Hi Mike,
Yes you were right, I was missing that part and I didn't even noticed!
I changed the config file and wrote this:

application/pdf->text/html /usr/local/apache/htdocs/htdig-3.1.6/contrib/parsepdf.pl \

application/vnd.wap.xhtml+xml->text/html /opt/vin/mht2html.pl

vnd.wap.xhtml+xml was the MIME type for my mht documents.
So I run dig and everything seems to go fine, having at the end:


0/http://172.26.0.169/testdig/
1/http://172.26.0.169/testdig/About_comments_eex3.mht
2/http://172.26.0.169/testdig/aster.pdf
3/http://172.26.0.169/testdig/beepmacro.mht
4/http://172.26.0.169/testdig/index.txt
5/http://172.26.0.169/testdig/test.html
 
(I am doing this in a test folder)
 
But when I go to the search page, it won't find words inside the mht files. It works for the pdf, txt and html ones, but can't find the words that are in the mht ones.
 
I suppose I am missing something here... do I need to setup any other settings for the search engine?
 
Thanks a lot for all your help,
 
Ainhoa
 
On Feb 8, 2008 12:58 PM, <michael.brockington@bt.com> wrote:
Ainhoa,
Can I ask you to check whether _new_ PDF's are getting indexed correctly?
 
I notice that the syntax used in the very first, commented, line of the  external_parsers  section looks different to the rest:

application/pdf->text/html /usr/local/bin/conv_doc.pl

Note the 'arrow' and mime-type bit after application/pdf. All of the  external_parsers  declarations in my config have this same bit, which makes me suspect that none of your declarations will be working just now, though if you have not rebuilt your databases from scratch this may not be obvious. You probably want to be using at least -vv  (two letter v's) to get verbose output from the dig process - this should tell you what is happening during the indexing. My other thought is to check whether the mht files are being served to you with that mime-type - this won't work correctly if not, and you may need more than one  external_parsers  declaration to cover all possibilities.

Regards,
Mike



From: Ainhoa L [mailto:ainhoitxu@gmail.com]
Sent: Wednesday, February 06, 2008 5:29 PM
To: Brockington,MJ,Michael,JPGA4X R
Cc: htdig-general@lists.sourceforge.net
Subject: Re: [htdig] Htdig and MHT files

Hi Mike,
 
You are talking about the version with the mht parser, right?
I write here an extract of where I mention mht things and I attach the whole file and the parser (originally the parser would create files for the files appearing in the mht. I modified it so it will only output the code in the htm file). Maybe this parser I modified is sending some other garbage that can't be read by the indexer?
 
bad_extensions: .wav .gz .z .sit .au .zip .tar .hqx .exe .com .gif \
.jpg .jpeg .aiff .class .map .ram .tgz .bin .rpm .mpg .mov .avi .css
 
valid_extensions: .html .htm .shtml .php .uhtml .phtml .txt .pdf .mht
 
external_parsers: application/postscript /usr/local/apache/htdocs/htdig-3.1.6/contrib/parsepdf.pl\ application/pdf /usr/local/apache/htdocs/htdig-3.1.6/contrib/parsepdf.pl \
application/mht /opt/vin/mht2html2.pl
 
Thanks a lot for your help!
Regards,
 
Ainhoa


 
On Feb 5, 2008 9:58 PM, <michael.brockington@bt.com> wrote:
Can you show us at least an extract of your config file - as you describe it this should work.

Regards,
Mike


-----Original Message-----
From: htdig-general-bounces@lists.sourceforge.net on behalf of Ainhoa L
Sent: Tue 2/5/2008 4:09 PM
To: htdig-general@lists.sourceforge.net
Subject: [htdig] Htdig and MHT files

Hi! Maybe this is a very stupid question but, is it possible to index mht
files with htdig?
I have tried with the mht in the valid_extensions list, etc. Obviously htdig
doesn't take them as html and refuses to index them. I looked for a parser
and found a mht2html parser, modified it so it just sends through output the
html. I added it to the parsers in the htdig config file. This didn't work,
although the parser returns valid html...
I would like to know if there is any way to index mht files with htdig?
Thanks a lot for your help.

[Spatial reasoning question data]

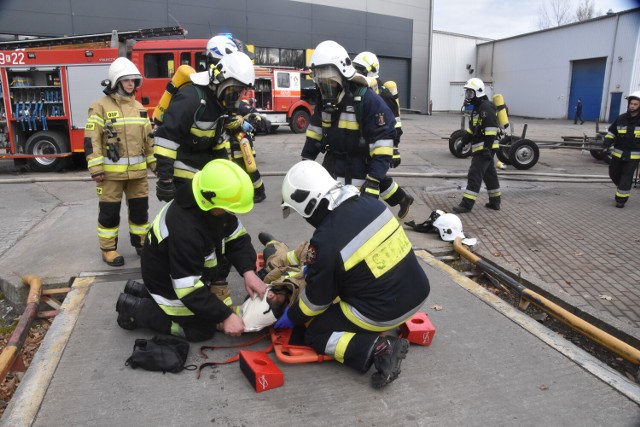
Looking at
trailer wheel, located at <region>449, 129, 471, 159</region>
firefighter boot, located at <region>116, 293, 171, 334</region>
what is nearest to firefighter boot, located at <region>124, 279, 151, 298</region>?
firefighter boot, located at <region>116, 293, 171, 334</region>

**TASKS TO COMPLETE**.
A) From the htdig mailing-list thread, extract the passage that begins at the words "valid_extensions: .html .htm" and stops after "for your help!".
B) For each statement, answer yes or no according to the htdig mailing-list thread, and quote the words from the thread that decide it. (i) The mht documents had the MIME type vnd.wap.xhtml+xml. (ii) After the config file was changed, the search page found words inside the mht files. (iii) Mike suggested using at least -vv when running dig.

**RESPONSES TO THE TASKS**.
A)
valid_extensions: .html .htm .shtml .php .uhtml .phtml .txt .pdf .mht
 
external_parsers: application/postscript /usr/local/apache/htdocs/htdig-3.1.6/contrib/parsepdf.pl\ application/pdf /usr/local/apache/htdocs/htdig-3.1.6/contrib/parsepdf.pl \
application/mht /opt/vin/mht2html2.pl
 
Thanks a lot for your help!

B)
(i) Yes: "vnd.wap.xhtml+xml was the MIME type for my mht documents."
(ii) No: "it won't find words inside the mht files."
(iii) Yes: "You probably want to be using at least -vv"